### Source
----

The first 4 pages give a listing of all runs and their characteristics:

Institution:    the name of the organization responsible for run.
Country:        country of participating organization.
Run Tag:        unique identifier for each experiment. Can be used to match individual result pages with this
                list.
Task:           track/task to which the experiment belongs.
Topic language: language of the topics used to create the experiment (ISO identifiers for language).
Topic fields:   identifies the parts of the topics used to create the experiment (T=title, D=description, and
                N=narrative).
Run Type:       type of experiment (automatic/manual).
Judged:         specifies if experiment was used for relevance assessment pooling (Y=Yes)

The following eight pages compare the top entries for each track/task. The recall/precision curves for at most
five groups are shown. The best entries for the mandatory title+description runs are shown – and only automatic
experiments are used1.

The rest of the pages provide the individual results for each official experiment. Each experiment is presented on
one page containing a set of tables and two graphs:
1. The tables provide the following information:
   • Average precision figures for every individual query. This allows comparison of system performance for
        single queries, which is important since variation of performance across queries is often very high and
        can be significant.
   • Overall statistics, giving:
       - the total number of documents retrieved by the system
       - the total number of overall relevant documents in the collection, and
       - the total number of relevant documents actually found by the system
       - interpolated precision averages at specific recall levels (see above)

----

### Set of tasks
A – Extract the full description of the results pages word for word.
B – Copy the listing from the line that contains "How far from the soldier" through the line that contains "Of the scattered", word for word. Leave out any picture markers.
The description of the results pages and the listing have nothing to do with each other.

----

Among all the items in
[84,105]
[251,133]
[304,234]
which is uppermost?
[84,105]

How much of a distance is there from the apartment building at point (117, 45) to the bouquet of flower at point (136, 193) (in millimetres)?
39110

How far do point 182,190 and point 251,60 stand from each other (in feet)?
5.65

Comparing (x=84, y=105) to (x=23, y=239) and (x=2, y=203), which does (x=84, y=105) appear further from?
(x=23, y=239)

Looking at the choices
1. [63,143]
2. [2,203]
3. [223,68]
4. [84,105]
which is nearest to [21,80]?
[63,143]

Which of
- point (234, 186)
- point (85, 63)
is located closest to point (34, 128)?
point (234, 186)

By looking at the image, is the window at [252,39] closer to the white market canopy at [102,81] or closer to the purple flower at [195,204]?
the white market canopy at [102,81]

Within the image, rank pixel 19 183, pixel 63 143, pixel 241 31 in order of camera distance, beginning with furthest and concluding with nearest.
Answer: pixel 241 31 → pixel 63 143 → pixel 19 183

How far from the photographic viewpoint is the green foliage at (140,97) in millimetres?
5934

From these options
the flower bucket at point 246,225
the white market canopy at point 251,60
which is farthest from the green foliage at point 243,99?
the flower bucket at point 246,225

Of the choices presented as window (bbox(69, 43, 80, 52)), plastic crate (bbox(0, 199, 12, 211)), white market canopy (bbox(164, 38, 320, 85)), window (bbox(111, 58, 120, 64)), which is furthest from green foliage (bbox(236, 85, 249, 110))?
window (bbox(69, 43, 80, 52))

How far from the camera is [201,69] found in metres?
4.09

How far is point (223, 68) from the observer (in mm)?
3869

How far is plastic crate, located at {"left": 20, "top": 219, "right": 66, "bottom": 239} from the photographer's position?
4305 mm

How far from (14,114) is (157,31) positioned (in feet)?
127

----

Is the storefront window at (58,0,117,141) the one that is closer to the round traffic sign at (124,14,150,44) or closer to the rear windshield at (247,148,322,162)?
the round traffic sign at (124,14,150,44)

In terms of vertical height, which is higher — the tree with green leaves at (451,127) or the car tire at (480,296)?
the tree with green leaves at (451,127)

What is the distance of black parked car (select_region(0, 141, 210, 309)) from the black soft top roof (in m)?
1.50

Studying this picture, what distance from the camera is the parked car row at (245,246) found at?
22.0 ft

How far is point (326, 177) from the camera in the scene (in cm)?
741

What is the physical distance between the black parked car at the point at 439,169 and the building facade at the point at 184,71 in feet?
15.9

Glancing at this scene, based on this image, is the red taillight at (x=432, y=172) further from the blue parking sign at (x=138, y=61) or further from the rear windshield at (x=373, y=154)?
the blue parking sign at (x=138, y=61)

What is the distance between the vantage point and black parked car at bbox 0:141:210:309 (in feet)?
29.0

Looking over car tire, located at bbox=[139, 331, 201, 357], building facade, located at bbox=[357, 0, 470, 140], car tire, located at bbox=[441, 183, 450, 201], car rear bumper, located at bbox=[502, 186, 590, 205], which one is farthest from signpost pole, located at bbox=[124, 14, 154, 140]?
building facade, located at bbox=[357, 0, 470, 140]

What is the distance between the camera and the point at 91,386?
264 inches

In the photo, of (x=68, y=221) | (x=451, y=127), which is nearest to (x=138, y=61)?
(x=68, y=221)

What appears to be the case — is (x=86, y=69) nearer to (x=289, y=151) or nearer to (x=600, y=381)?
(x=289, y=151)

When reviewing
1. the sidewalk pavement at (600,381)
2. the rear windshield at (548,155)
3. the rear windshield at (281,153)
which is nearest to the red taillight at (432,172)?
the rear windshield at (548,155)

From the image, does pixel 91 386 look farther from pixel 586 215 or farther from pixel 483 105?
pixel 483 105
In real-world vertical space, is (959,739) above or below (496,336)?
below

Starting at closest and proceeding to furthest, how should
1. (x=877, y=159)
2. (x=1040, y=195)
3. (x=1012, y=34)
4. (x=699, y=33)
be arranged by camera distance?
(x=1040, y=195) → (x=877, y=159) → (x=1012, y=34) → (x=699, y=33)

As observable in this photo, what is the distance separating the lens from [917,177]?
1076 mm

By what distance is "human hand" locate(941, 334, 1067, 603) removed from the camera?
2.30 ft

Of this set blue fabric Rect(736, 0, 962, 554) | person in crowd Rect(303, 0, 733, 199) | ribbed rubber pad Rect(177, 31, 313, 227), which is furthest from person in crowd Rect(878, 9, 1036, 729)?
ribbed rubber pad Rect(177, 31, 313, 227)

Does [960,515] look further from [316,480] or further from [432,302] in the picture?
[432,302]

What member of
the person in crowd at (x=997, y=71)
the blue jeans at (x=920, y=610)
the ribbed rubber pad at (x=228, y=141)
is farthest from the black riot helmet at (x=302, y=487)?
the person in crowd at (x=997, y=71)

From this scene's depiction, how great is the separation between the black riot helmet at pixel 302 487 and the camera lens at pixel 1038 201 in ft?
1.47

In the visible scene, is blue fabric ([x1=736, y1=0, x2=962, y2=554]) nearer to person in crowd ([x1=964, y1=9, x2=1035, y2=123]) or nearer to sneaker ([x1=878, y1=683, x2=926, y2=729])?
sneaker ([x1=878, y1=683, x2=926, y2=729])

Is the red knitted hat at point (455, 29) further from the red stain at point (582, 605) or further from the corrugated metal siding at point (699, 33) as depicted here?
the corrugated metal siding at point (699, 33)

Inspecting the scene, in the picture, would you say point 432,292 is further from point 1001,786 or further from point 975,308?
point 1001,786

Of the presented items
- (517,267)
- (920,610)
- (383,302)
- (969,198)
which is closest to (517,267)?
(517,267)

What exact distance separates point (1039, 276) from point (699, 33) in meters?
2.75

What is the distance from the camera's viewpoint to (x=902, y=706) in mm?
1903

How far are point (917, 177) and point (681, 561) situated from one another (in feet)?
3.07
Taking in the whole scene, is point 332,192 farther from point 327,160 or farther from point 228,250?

----

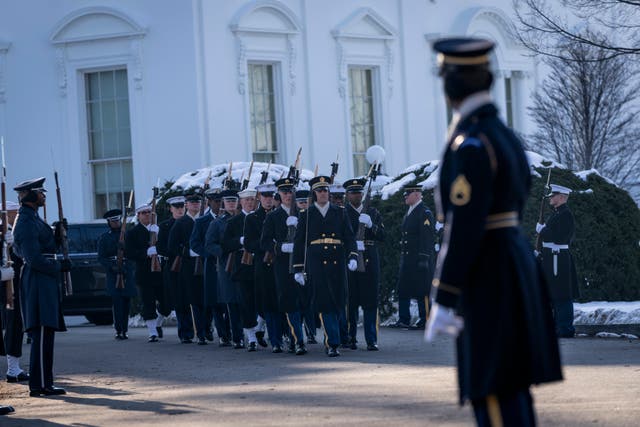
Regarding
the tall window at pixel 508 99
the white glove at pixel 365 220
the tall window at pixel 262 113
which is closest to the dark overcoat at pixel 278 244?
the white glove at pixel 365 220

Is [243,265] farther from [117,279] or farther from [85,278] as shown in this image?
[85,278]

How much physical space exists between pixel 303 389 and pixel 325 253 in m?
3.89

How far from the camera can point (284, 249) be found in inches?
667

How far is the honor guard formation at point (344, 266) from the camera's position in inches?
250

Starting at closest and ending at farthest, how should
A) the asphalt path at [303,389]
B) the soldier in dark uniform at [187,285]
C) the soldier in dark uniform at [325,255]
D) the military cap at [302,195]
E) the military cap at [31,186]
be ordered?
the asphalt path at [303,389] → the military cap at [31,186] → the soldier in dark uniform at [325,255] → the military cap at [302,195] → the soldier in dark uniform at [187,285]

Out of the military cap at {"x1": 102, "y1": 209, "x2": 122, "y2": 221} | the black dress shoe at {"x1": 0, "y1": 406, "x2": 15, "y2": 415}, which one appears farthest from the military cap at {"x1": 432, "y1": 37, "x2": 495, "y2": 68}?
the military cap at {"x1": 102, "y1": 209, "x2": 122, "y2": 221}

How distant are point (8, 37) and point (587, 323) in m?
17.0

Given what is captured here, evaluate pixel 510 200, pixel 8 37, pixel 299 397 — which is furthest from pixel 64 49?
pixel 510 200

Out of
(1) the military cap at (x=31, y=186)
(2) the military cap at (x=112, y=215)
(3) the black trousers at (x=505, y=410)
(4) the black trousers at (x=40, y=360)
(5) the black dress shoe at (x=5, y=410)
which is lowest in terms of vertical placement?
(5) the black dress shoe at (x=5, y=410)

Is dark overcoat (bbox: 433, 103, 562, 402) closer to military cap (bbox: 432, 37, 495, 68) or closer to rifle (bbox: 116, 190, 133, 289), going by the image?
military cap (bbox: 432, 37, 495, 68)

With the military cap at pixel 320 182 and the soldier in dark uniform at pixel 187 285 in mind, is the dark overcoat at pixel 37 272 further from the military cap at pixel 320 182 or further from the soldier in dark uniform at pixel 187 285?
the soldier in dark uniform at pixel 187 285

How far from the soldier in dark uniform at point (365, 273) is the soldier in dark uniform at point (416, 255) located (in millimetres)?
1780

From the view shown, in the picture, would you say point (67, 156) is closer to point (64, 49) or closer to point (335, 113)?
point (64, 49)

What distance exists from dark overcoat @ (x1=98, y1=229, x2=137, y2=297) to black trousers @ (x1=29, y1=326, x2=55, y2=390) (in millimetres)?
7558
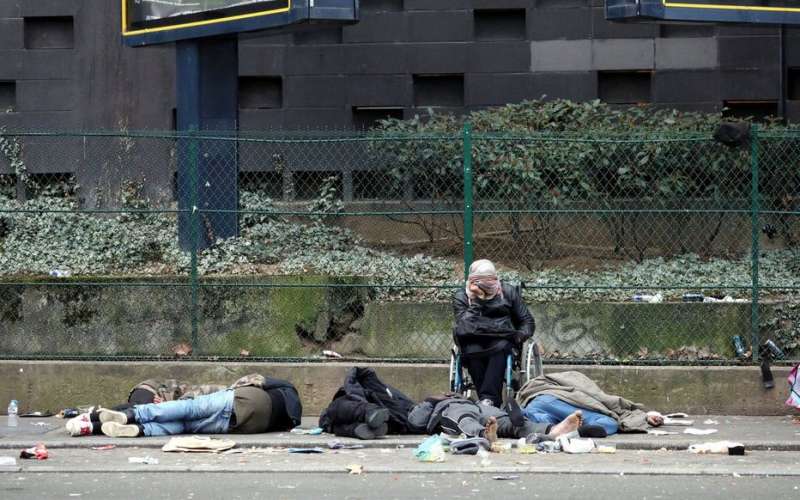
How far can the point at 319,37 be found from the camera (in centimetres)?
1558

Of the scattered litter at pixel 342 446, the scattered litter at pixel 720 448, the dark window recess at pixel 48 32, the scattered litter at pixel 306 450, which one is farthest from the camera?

----

### The solutions
A –
The first 4 pages give a listing of all runs and their characteristics:

Institution:    the name of the organization responsible for run.
Country:        country of participating organization.
Run Tag:        unique identifier for each experiment. Can be used to match individual result pages with this
                list.
Task:           track/task to which the experiment belongs.
Topic language: language of the topics used to create the experiment (ISO identifiers for language).
Topic fields:   identifies the parts of the topics used to create the experiment (T=title, D=description, and
                N=narrative).
Run Type:       type of experiment (automatic/manual).
Judged:         specifies if experiment was used for relevance assessment pooling (Y=Yes)

The following eight pages compare the top entries for each track/task. The recall/precision curves for at most
five groups are shown. The best entries for the mandatory title+description runs are shown – and only automatic
experiments are used1.

The rest of the pages provide the individual results for each official experiment. Each experiment is presented on
one page containing a set of tables and two graphs:
1. The tables provide the following information:
   • Average precision figures for every individual query. This allows comparison of system performance for
        single queries, which is important since variation of performance across queries is often very high and
        can be significant.
   • Overall statistics, giving:
       - the total number of documents retrieved by the system
       - the total number of overall relevant documents in the collection, and
       - the total number of relevant documents actually found by the system
       - interpolated precision averages at specific recall levels (see above)

B –
How far from the soldier in dark uniform at point (365, 273) is the soldier in dark uniform at point (416, 255) located (in millimetres)?
1780

From the view shown, in the picture, would you say point (67, 156) is closer to point (64, 49) or closer to point (335, 113)?
point (64, 49)

What distance exists from dark overcoat @ (x1=98, y1=229, x2=137, y2=297) to black trousers @ (x1=29, y1=326, x2=55, y2=390) (in millimetres)?
7558
How far can the point at 319,37 be found from the camera (in centimetres)?
1558

Of the scattered litter at pixel 342 446, the scattered litter at pixel 720 448, the dark window recess at pixel 48 32, the scattered litter at pixel 306 450, which one is farthest from the camera?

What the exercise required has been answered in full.